To take the test one step further, I conducted a series of sustained fire drills, drawing from the holster and firing two shots into a series of 5 three inch circles at a distance of 15 feet in a time limit of 10 seconds. I conducted this test in two runs with the first 10 second run engaging the circles clockwise and the second 10 second run shooting the same circles counter-clockwise.
As you can see, the combination of the SIG P320’s inherent handling, accuracy, and excellent trigger augmented by my increasing comfort/familiarity with the gun and grip enhancements demonstrate how well this platform performs.
In addition to the Fit, Function, and Finances listed above, the SIG P320 Carry 9mm possesses the near-perfect balance of precision and performance. The full-size ergonomic grip fit my hand very well and the relatively short 3.9″ barrel was able to produce impressive accuracy even out to 25 yards while also being light and fast enough to draw from a holster, acquire multiple targets, and deliver sustained fire, largely due to the outstanding trigger and sublimely short re-set.
While I noted a few negative attributes, such as the caliber conversions not universally including .45ACP, limited concealability due to its thick body, and its inability to feed all types of ammunition, I must say that the positives FAR outweigh the negatives. This is a very impressive and versatile handgun. I highly recommend it to anyone from novice to expert and for everyone from the recreational user to duty professional. Considering its price and utility, it is an exceptional value.

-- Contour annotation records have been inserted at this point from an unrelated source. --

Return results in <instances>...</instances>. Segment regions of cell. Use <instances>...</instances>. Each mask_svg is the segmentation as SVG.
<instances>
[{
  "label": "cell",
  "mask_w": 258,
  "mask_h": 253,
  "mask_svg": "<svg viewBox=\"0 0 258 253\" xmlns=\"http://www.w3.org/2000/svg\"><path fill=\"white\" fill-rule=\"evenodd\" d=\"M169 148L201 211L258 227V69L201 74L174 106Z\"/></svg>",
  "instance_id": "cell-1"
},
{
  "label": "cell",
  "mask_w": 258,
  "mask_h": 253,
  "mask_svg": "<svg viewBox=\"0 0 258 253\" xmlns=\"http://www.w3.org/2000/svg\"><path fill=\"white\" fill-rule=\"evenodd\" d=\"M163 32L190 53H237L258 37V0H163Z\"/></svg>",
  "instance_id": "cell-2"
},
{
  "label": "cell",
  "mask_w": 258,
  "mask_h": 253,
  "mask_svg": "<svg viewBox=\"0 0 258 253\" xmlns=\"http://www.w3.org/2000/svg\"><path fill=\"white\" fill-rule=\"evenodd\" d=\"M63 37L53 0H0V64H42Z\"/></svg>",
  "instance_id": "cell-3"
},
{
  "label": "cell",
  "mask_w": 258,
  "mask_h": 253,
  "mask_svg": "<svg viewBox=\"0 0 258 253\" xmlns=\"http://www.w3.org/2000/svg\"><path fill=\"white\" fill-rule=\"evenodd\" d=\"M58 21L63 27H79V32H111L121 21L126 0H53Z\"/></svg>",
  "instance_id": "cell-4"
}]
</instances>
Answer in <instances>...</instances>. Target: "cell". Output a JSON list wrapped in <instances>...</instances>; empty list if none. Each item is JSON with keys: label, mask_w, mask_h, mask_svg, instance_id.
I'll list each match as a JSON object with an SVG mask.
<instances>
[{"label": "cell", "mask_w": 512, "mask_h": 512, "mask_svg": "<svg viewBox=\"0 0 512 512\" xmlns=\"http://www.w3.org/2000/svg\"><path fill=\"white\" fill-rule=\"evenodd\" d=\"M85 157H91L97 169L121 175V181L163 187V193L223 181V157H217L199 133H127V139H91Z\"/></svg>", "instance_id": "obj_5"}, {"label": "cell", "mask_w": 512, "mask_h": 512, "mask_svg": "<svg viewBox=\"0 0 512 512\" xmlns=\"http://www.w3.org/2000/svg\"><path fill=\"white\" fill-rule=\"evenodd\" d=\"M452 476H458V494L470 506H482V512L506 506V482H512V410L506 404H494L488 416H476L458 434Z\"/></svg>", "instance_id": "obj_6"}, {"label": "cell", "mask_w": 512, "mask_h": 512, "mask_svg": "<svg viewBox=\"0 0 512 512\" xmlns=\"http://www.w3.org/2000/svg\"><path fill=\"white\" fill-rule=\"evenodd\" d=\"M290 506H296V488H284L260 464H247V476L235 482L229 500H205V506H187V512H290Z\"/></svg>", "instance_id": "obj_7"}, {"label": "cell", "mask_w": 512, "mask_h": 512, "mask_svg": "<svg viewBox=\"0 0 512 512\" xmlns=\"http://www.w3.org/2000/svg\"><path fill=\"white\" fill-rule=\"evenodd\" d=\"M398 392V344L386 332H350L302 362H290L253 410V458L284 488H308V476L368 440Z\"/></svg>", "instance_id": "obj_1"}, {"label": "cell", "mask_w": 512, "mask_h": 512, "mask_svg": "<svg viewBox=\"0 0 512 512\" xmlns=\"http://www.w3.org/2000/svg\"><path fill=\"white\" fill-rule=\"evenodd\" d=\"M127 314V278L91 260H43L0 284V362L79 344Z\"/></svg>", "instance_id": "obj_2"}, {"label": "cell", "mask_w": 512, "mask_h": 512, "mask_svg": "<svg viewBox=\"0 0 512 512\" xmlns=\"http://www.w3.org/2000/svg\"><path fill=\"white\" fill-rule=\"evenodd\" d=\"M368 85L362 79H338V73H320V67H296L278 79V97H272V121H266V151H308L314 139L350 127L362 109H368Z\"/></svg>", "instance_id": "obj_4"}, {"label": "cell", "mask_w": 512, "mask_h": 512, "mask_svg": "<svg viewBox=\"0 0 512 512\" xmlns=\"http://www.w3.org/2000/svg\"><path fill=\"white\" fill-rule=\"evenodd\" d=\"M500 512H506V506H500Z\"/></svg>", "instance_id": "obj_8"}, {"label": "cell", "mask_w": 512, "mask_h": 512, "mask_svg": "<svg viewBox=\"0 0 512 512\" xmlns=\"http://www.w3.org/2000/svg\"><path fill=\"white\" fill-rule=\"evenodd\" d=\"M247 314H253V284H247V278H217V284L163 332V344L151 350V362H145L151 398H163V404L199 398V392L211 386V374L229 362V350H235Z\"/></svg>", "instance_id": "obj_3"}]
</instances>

Stay safe and shoot straight
- Howard Hall
Disclaimer: The information and opinions above are objective, based on personal experiences, and are provided for your information and consideration only. Although I have purchased the items listed above under law enforcement/military discounts, I have not been compensated in any way by SIG SAUER, Quantico Tactical, Expansion-Industries, or Talon Grips.